A friend and I chatted it up recently about answering questions: do people normally want the short answer or the long answer to any given question? We agreed that most (all?) want the short answer. Sometimes I do too. (Mentally, I ruthlessly redline my co-workers' e-mails to remove unnecessary verbiage or break down concepts into bullets.) Yet I am often incapable of forming a short answer myself.
For some, the short answer is no problem to give or accept. A question like, "why is the sky blue?" elicits an answer of "because it's a reflection of the ocean" and most are satisfied. But I'm not. This answer would lead me to other questions followed by a few online keyword searches and maybe a book purchase or two. Within a few weeks, I'll have amassed enough layman's trivia about the atmosphere, planetary physics, and light scattering to bore even the least socially inclined person at that next cocktail party. If you're lucky, I may even throw in a little analysis of the philosophical question, "what is 'sky'?" (And if you were wondering, I don't get invited to a lot of cocktail parties...at least not a second time.)
The fact is, I never grew out of my toddler stage. You know, the one every parent dreads: the stage of the endless "but why?" questions. It didn't help that my parents were often able to answer all of them, or at least try. Their careers include landlord, chicken farm owner, real estate sales, bartender, accounting, restaurateur, deejay, media sales, photographer, chemistry/forestry professor, parent, and more. Add to that life experience and the hobbies of home schooling, animal husbandry, gardening, meteorology, sewing, target shooting, military history, singing, and affiliations, by turns, with the Catholic, Mormon, Christian Science, Jewish faiths and you have parents who can pretty much answer any question a child can ask.

+===+

» **EXERCISE AIM**: Please extend the essay on short versus long answers with a few more paragraphs, starting after its final sentence.

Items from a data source
+===+

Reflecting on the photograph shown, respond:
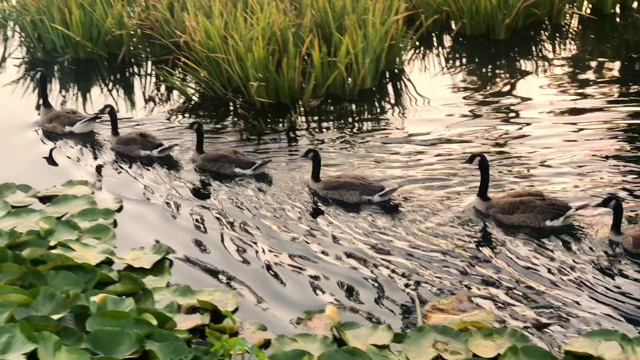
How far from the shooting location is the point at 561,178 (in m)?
9.32

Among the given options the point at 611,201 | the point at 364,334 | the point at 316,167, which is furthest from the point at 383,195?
the point at 364,334

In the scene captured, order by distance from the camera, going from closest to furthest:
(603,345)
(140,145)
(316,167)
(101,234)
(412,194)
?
(603,345) < (101,234) < (412,194) < (316,167) < (140,145)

+===+

» **ANSWER BOX**:
I'm doomed to not only normally wanting the long answer but expecting to receive it.
Some people make a living out of the long answer: Michael Pollan, Simon Winchester, Bill Bryson, Mary Roach, C.S. Lewis, Henry Petroski. These are people who probably got the short answer many times but kept on asking...and then wrote a book about it. They have written on the coevolution of humans and corn, the history of the OED, the evolution of the entryway and its etymology, the scientific dissection of the sensation of orgasm, the differences between the human and canine soul, and the design of the paperclip (respectively). If these authors are present in my library, do I even have a prayer of ever composing the short answer?
The short answer cheats us. Whatever gains in time we receive by accepting the short answer, we lose in richness of understanding. You mean you don't want to fully understand the differences between the frequently confused concepts of the virgin birth and immaculate conception as it relates to Jesus and Mary? Gah! Listening to the long answer would result in probably most Catholics realizing they're actually Protestants (if a Christian at all). You don't want to know why cheese or sugar often isn't vegetarian or how a specific virus both fueled and destroyed tulip mania and the Dutch economy in the 1600s and is occasionally considered the first speculative bubble by economists? Tsk tsk. However will you win at Trivial Pursuit?
This extends to a personal level, too. So often I have learned more about others because I just kept asking, "why?" or "tell me more." I cherish those experiences because they are the closest I've ever felt like I achieved a true human connection with another. It's exciting, it's intimate, and it's lasting.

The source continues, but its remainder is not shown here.